6.0 Teacher Unions
Source: Nicholas D. Kristof, Cincinnati Enquirer Opinion page A15. October 16, 2009 referencing a devastating article in the New Yorker by Steven Brill.
“… unions ordinarily prevent teachers from being dismissed for incompetence – so the schools must pay failed teachers their full salaries to sit year after year doing nothing in centers called “rubber rooms.”
…. . The union fought to secure her return to teaching, Bill (Brill) wrote, until she passed out again, and her “water bottle” turned out to contain alcohol.”
… it is so expensive to remove teachers that the authorities typically try to do so only in cases of extreme misconduct – not for something as “minor” as incompentence.
Of course there are many other obstacles to learning: lack of safety, alcohol and narcotics, troubled homes and uninterested parents. But there’s mounting evidence that even in such failing schools, the individual teacher makes a vast difference.
Research has underscored that what matters most in education – more than class size or spending or anything – is access to good teachers.

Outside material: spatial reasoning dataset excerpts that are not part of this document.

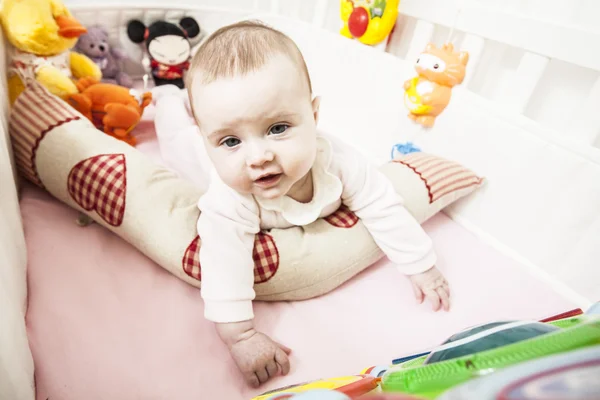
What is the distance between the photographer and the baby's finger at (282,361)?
0.66 metres

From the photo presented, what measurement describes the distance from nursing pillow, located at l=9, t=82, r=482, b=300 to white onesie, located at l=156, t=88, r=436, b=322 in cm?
4

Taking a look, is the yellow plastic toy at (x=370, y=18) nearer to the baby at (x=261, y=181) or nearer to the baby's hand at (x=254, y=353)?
the baby at (x=261, y=181)

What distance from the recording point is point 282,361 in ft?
2.16

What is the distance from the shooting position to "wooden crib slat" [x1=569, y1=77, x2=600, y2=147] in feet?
2.63

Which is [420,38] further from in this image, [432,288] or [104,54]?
[104,54]

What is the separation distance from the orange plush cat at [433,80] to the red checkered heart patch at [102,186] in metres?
0.72

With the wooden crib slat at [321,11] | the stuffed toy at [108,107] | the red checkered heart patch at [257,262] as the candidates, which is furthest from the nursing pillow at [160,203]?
the wooden crib slat at [321,11]

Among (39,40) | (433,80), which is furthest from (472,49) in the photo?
(39,40)

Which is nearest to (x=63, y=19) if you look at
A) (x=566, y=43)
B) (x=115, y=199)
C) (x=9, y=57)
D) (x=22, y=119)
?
(x=9, y=57)

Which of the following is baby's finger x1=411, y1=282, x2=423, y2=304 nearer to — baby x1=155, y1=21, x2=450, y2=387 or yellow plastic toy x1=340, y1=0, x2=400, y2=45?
baby x1=155, y1=21, x2=450, y2=387

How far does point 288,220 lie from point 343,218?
14 cm

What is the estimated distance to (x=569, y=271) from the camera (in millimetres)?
847

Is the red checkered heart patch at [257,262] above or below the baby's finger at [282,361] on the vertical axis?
above

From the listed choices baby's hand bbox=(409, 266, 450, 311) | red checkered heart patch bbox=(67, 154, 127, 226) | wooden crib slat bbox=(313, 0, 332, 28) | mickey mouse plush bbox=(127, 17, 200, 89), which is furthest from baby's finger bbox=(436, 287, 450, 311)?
mickey mouse plush bbox=(127, 17, 200, 89)
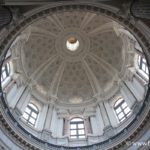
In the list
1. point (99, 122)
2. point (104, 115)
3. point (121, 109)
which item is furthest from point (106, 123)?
point (121, 109)

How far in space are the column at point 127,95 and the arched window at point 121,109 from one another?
0.61 m

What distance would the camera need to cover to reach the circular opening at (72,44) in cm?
4031

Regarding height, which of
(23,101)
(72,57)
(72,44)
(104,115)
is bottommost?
(104,115)

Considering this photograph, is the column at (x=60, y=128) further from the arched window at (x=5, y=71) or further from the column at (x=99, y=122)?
the arched window at (x=5, y=71)

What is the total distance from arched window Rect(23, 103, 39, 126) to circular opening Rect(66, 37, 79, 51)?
10189mm

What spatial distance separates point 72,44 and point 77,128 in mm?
12552

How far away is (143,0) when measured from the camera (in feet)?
59.4

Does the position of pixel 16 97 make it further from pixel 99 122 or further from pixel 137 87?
pixel 137 87

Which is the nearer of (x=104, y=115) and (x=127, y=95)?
(x=127, y=95)

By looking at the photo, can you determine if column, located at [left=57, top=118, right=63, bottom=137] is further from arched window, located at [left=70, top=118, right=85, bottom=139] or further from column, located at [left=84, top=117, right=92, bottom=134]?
column, located at [left=84, top=117, right=92, bottom=134]

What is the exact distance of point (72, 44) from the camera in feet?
135

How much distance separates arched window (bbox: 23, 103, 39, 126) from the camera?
101 feet

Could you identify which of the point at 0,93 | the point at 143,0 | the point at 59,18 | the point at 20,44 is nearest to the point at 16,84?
the point at 20,44

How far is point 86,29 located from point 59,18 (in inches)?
138
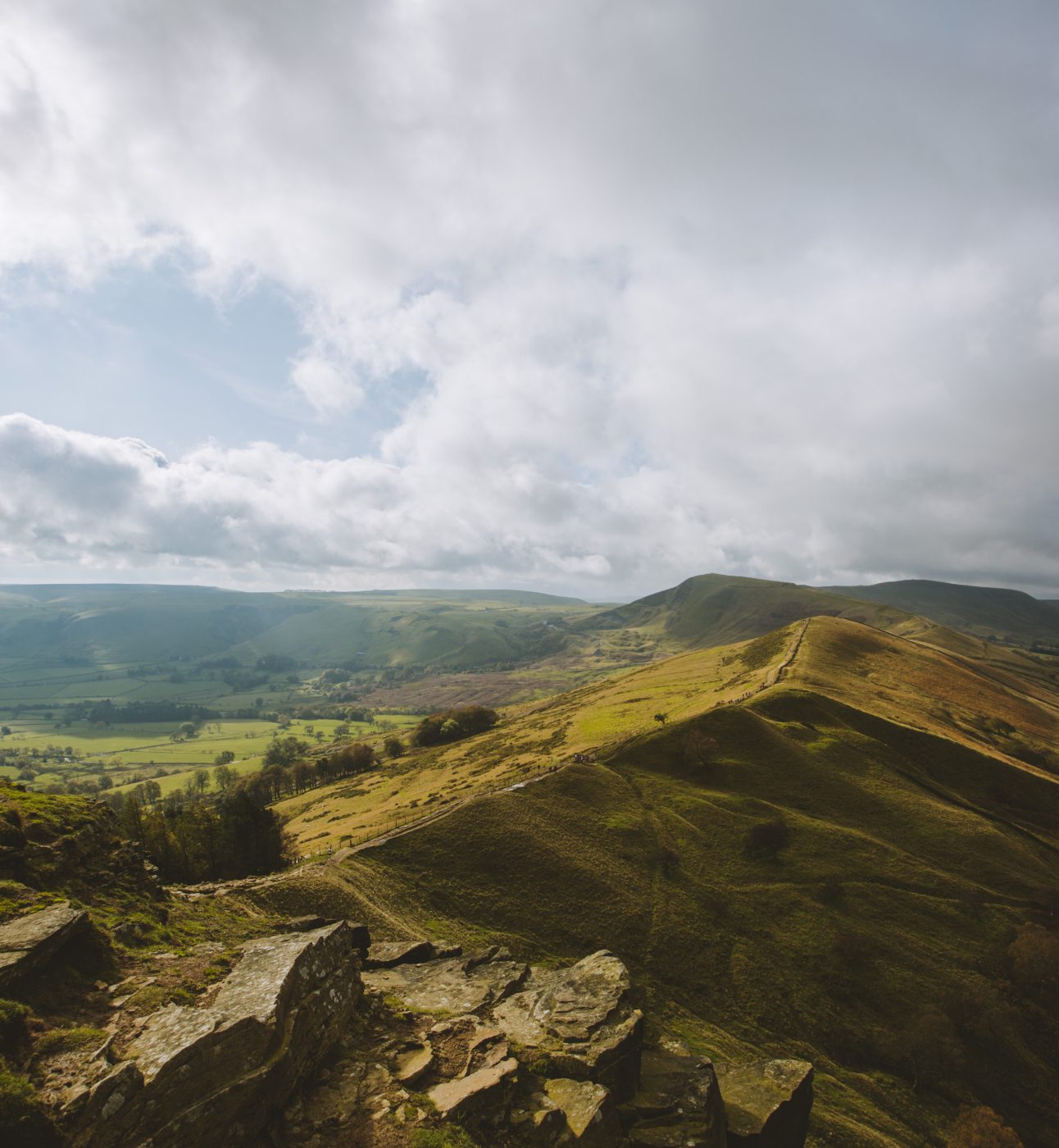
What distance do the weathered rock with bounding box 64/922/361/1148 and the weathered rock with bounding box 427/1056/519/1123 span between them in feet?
15.7

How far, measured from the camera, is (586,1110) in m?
19.9

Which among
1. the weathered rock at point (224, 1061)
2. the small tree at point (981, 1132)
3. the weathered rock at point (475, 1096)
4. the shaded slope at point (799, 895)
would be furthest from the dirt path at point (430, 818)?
the small tree at point (981, 1132)

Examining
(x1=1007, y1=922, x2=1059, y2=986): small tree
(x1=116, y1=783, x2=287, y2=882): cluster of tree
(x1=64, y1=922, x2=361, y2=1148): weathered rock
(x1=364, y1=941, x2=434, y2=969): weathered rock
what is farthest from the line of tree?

There are no silver bullets, but researchers are gaining a better sense of what works in education for disadvantaged children: intensive preschool, charter schools with long hours, fewer certification requirements that limit entry to the teaching profession, higher compensation to attract and retain good teachers, objective measurement to see who is effective, more flexibility in removing those who are ineffective.
Unions’ clout needed
I’m hoping that unions will come round and cooperate with evidence-based reforms, using their political clout to push to raise teachers’ salaries rather than protect ineffective teachers.”